» **DIRECTIONS**: Substitute "choices" for "options" in each of the records below and write them out again, changing nothing else.

» **RECORDS SUPPLIED**:
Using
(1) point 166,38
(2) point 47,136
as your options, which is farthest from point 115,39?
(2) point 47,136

» **REPLY**:
Using
(1) point 166,38
(2) point 47,136
as your choices, which is farthest from point 115,39?
(2) point 47,136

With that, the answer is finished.